The explosion in Beirut will further increase political tensions in Lebanon





© AFP / Magazine image
The Finnish professor estimates that the partial destruction of an important import port will increase tensions in Beirut. LEHTIKUvA / AFP

The big explosion in Beirut is likely to further increase the deep political tensions in Lebanon, says Professor Hannu Juusola from the University of Helsinki. Even though it is an accident, different parties blame each other for what happened, he predicts.

At the same time, the hostility of ordinary citizens towards political leadership is likely to increase.

– The accident is considered a sign of extreme cynicism and indifference to people, Juusola says.

Another factor that increases tensions is the partial destruction of an important import port, which, according to Juusola, could raise food and fuel prices, among other things. It further complicates the lives of citizens in a country plagued by hyperinflation and the economic crisis.

According to Juusola, economic discipline has hit almost all Lebanese, and extensively the middle class as well.

– So far, only the most prosperous class has survived, he says.

Juusola does not consider it very likely that a common hard ordeal would bring the Lebanese political groups to cooperation – unless pressure comes from outside the country after the first phase of emergency aid.

– It would be very important that this would increase the desire of the international community to help and uniformly put pressure (on the Lebanese leadership) on reforms that could help the country get to its feet, Juusola says.

“Either we were at the bottom?”

According to Taavi Sundell, who works at the Finnish Institute in the Middle East in Beirut, the past year has already been shocking for Lebanon due to the economic collapse and the corona epidemic.

– There was a conversation with the landlady downstairs in the morning that someone would have gotten to the bottom, and there would be no more than one direction up from this, Sundell says.

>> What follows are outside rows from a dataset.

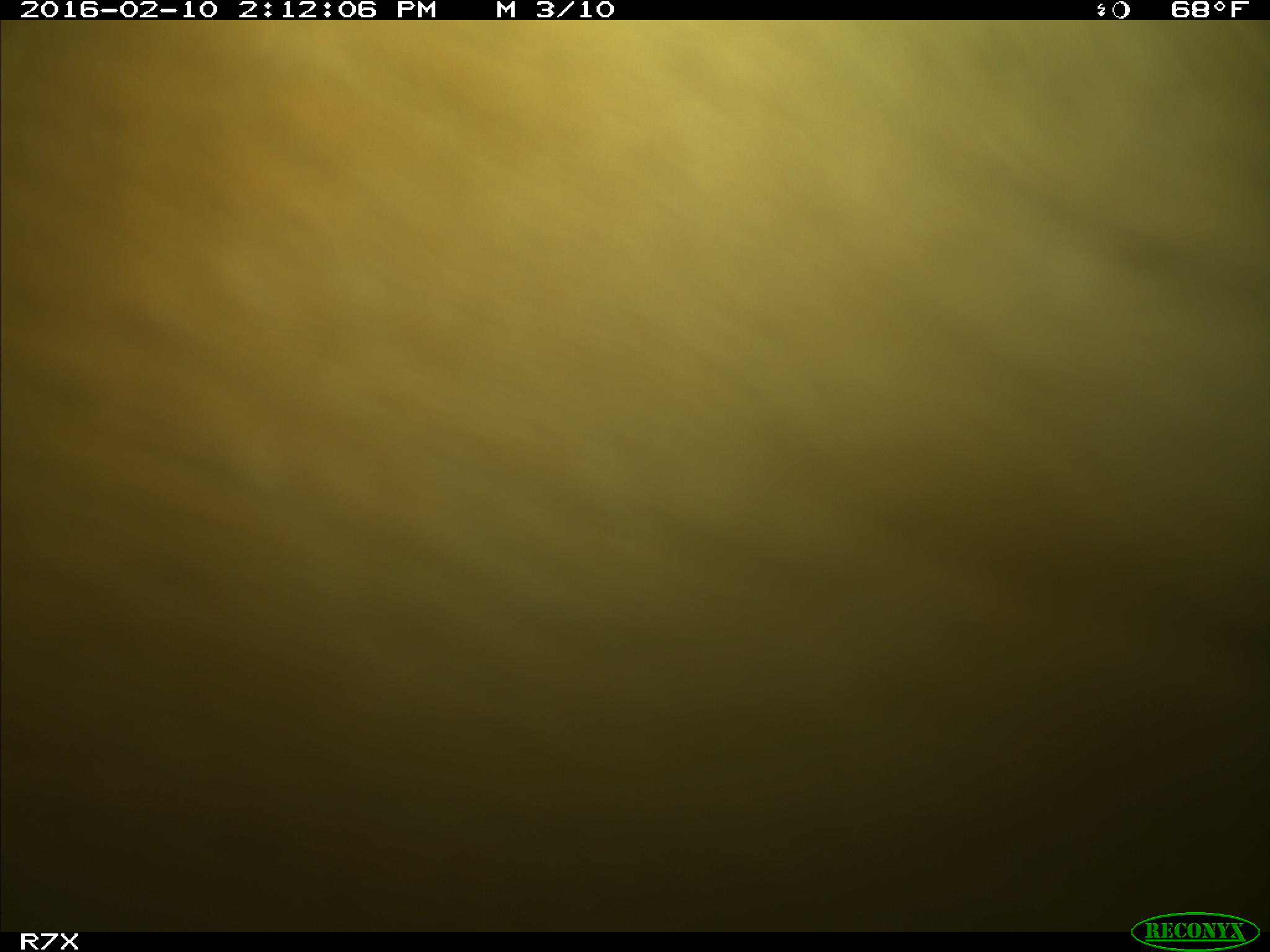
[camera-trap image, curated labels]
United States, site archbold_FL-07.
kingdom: Animalia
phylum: Chordata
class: Mammalia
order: Artiodactyla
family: Bovidae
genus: Bos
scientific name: Bos taurus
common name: domestic cow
Bos taurus (domestic cow).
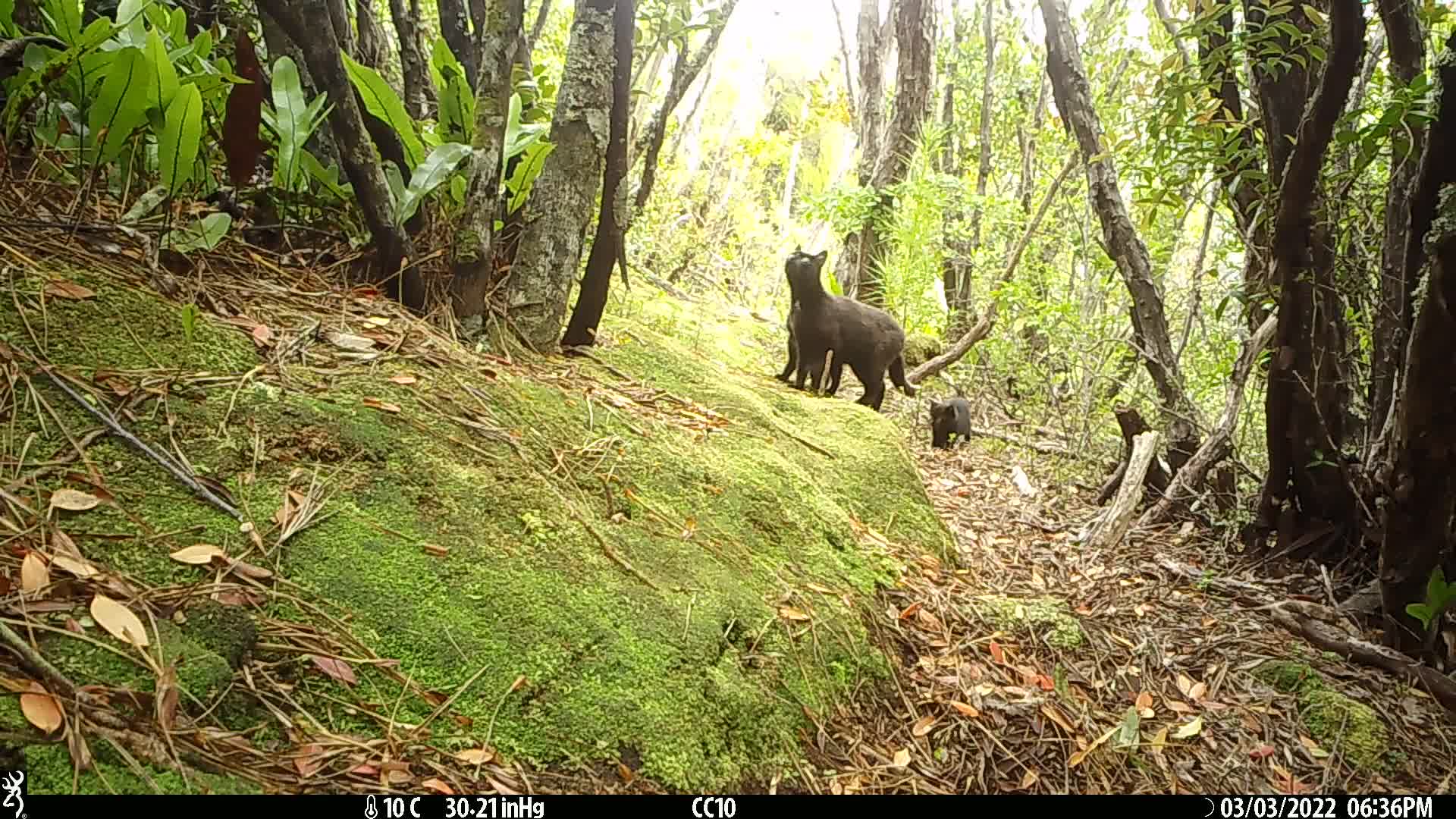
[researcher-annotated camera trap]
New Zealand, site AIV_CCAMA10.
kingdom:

– On the other hand, this has been thought of many times before and it always surprises that it can go even worse, he continues.

A possible “silver fringe” of the explosion, he said, could be that the world’s attention will now turn to Lebanon for at least a few days. In a good case, this could lead to the country receiving other aid that it would have needed in the past, for example to deal with the corona crisis.

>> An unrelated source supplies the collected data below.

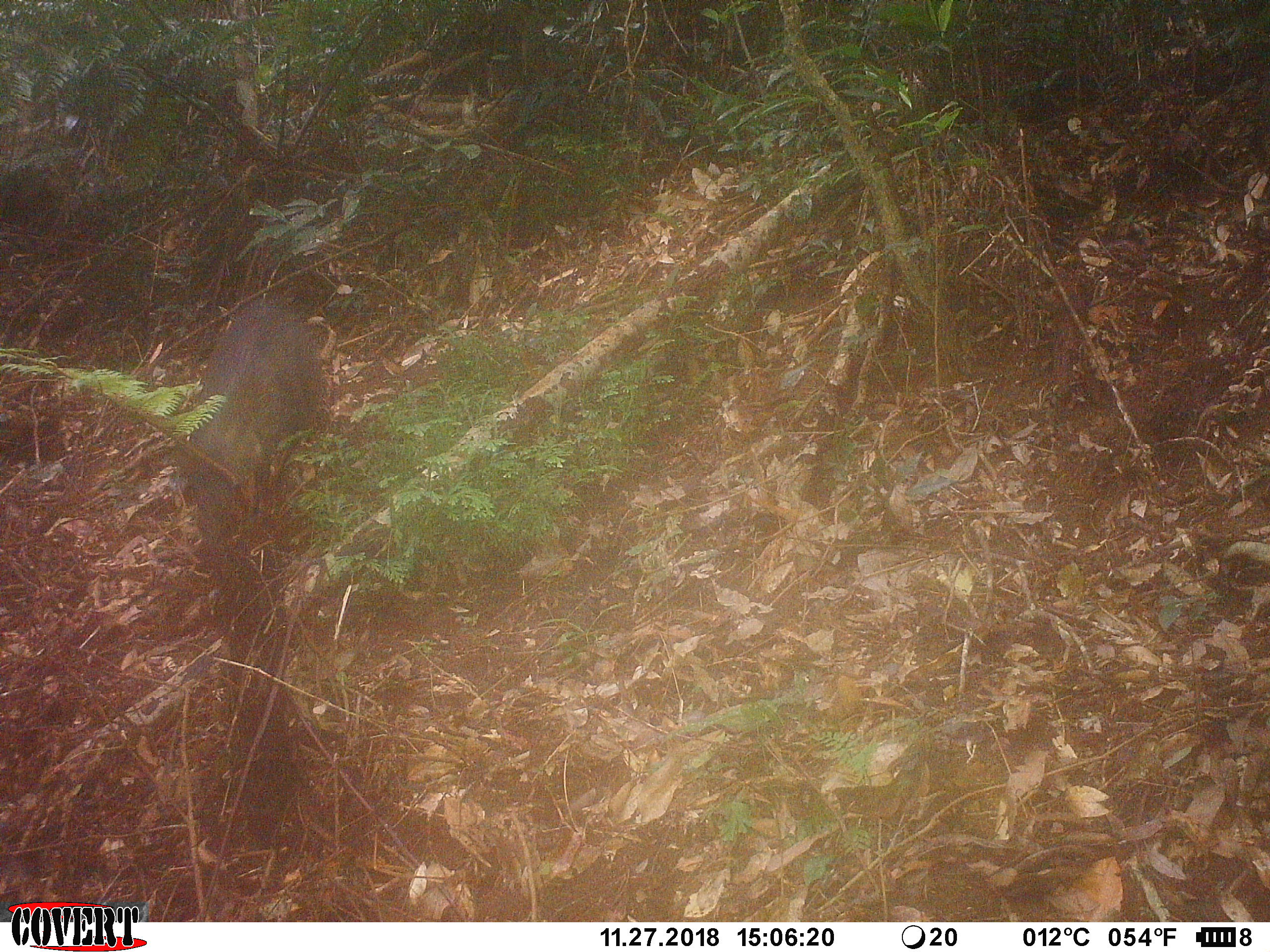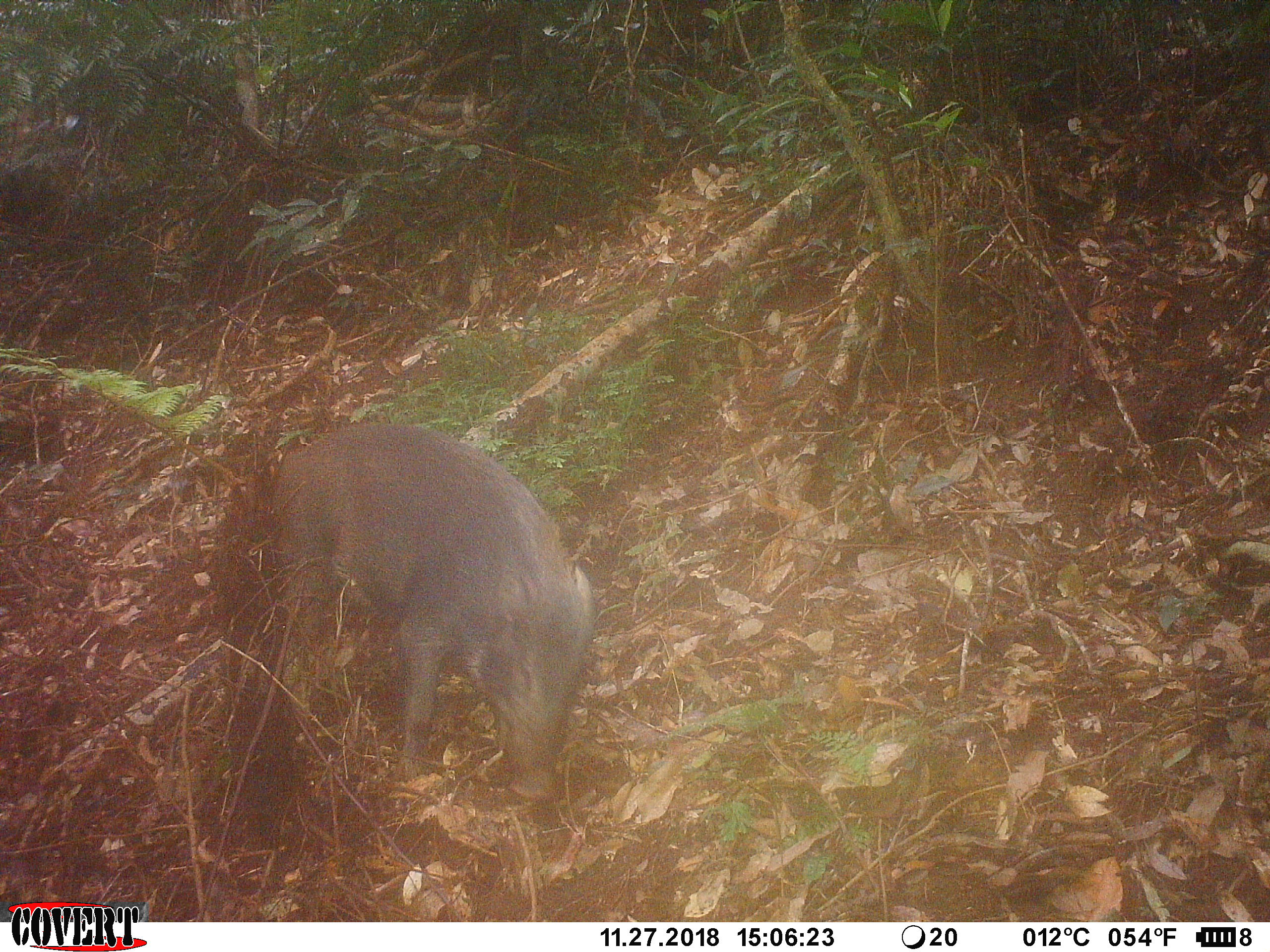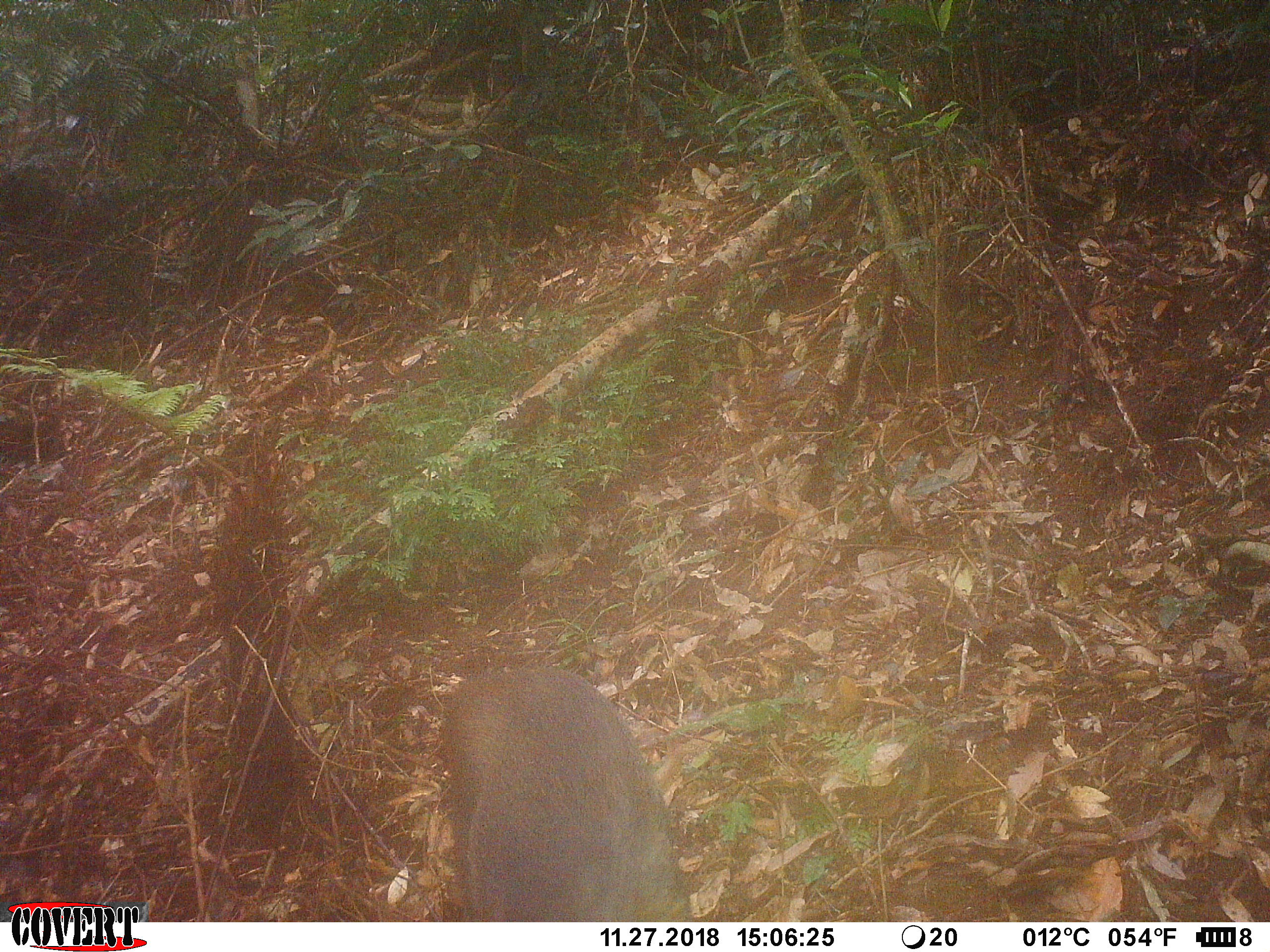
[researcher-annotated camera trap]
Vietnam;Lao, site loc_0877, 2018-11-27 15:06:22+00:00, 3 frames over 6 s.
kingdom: Animalia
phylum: Chordata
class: Mammalia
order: Artiodactyla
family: Suidae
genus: Sus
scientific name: Sus scrofa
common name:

Sundell, on the other hand, sees no signs of the political reforms that are a prerequisite for the opening of international loan taps.

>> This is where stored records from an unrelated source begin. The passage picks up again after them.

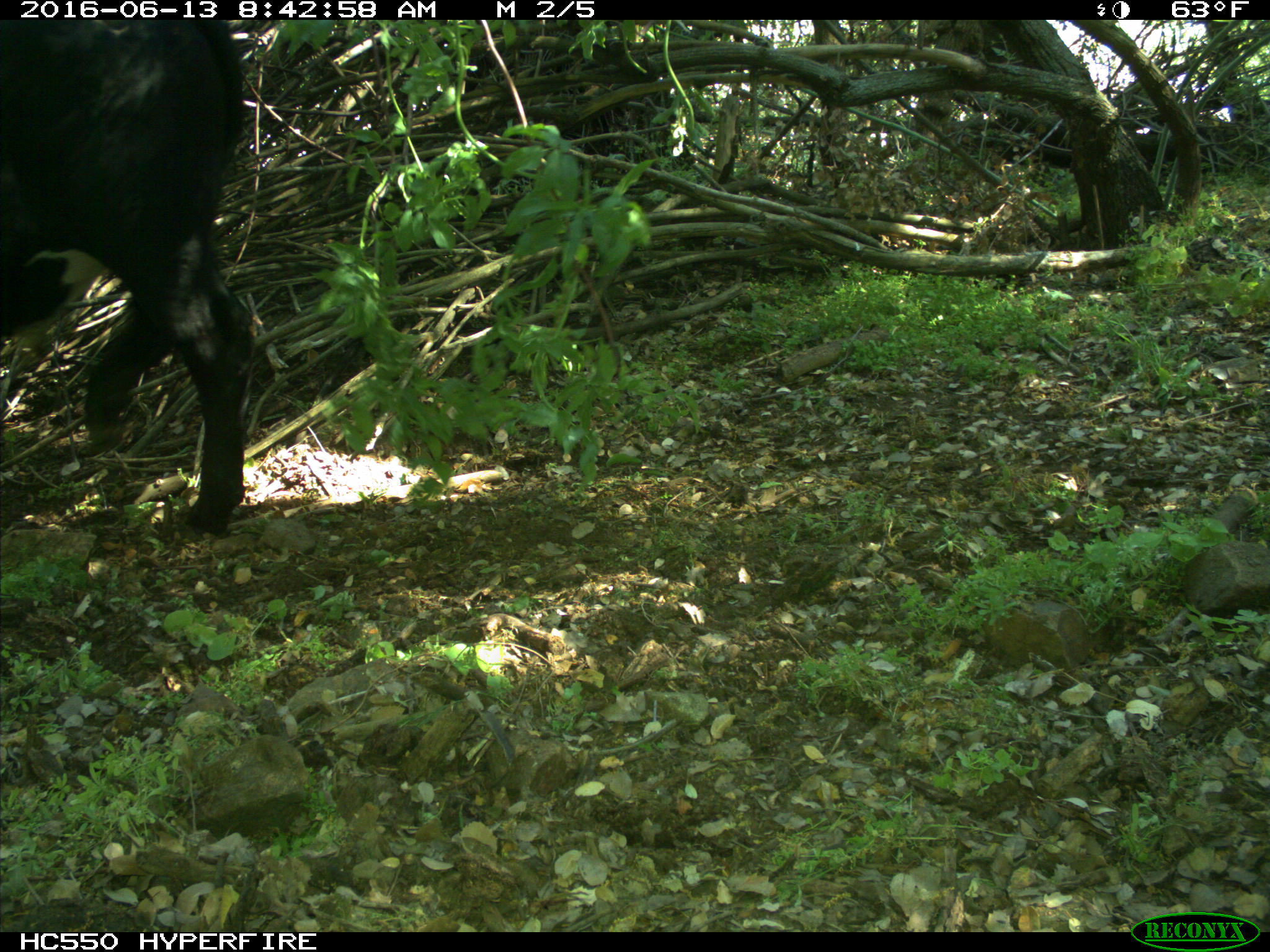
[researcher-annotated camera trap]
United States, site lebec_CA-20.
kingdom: Animalia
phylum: Chordata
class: Mammalia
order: Artiodactyla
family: Bovidae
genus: Bos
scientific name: Bos taurus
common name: domestic cow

– There has been a really discouraged atmosphere here for a long time. To put it bluntly, everyone who can, wants to leave the country, he describes.

Little Lebanon has already had to take in about 1.5 million refugees from war-torn Syria.

“Maybe it’s a group whose position isn’t getting any worse because it’s so shockingly bad already,” Sundell ponders.

There is also a desire to help

According to Kaisa Rouvinen, Regional Representative of the Finnish Red Cross in the Middle East, there are hospitals and qualified staff in Lebanon. However, the scale of the damage caused by the explosion is such that hospital beds, for example, are not enough.

– It is also clear that the treatment of the corona epidemic has already stretched resources quite far, Rouvinen says.

According to him, the Lebanese Red Cross has already done a good job in emergency treatment of the accident. Among other things, the organization moved all its ambulances from the rest of the country to Beirut to handle ambulance services.

Rouvinen estimates that in the first phase, there will be a great need in Beirut for, among other things, temporary accommodation after the apartments are destroyed. On the other hand, when in the Middle East, family and relatives play an important role in helping, he said.

– Despite everything, I believe that there is a drive to help each other and each other to help each other. Politics is always politics, but people work together terribly well and society is not as decentralized as it may seem from the outside, Rouvinen estimates.

The hardships of a small country

Lebanon, which is small in size and population, has experienced its history quite hard in many ways. In 1975-90 the country was ravaged by a long and bloody civil war. During the war in the 1980s, arch-enemy Israeli forces invaded all the way to Beirut.

Syrian troops from another neighboring country, deeply involved in Lebanon’s affairs for a long time, finally withdrew in 2005. Since then, some 1.5 million refugees have fled Syria to Lebanon, with a population of less than five million. Hezbollah, which also has an influence in the Lebanese government, is strongly supported by Iran.

The older cancellation of Syrian refugees is the Palestinians who fled Lebanon from what is now Israel.

Building patterns of political cooperation has been a delicate and difficult balancing act in the country of several religions. Under the traditional arrangement, the Lebanese president is a Christian, the prime minister a Sunni Muslim, and the Speaker of Parliament comes from Shiite Muslims.

Last autumn, widespread unrest broke out in Lebanon against the country’s political leadership. The country, in the midst of the worst economic crisis in decades, announced in March that it would suspend repaying its debts.

No solution to this situation has been found in negotiations with the International Monetary Fund. The value of the Lebanese currency, the lira, has plummeted and a large proportion of the country’s population lives both below the poverty line and out of work.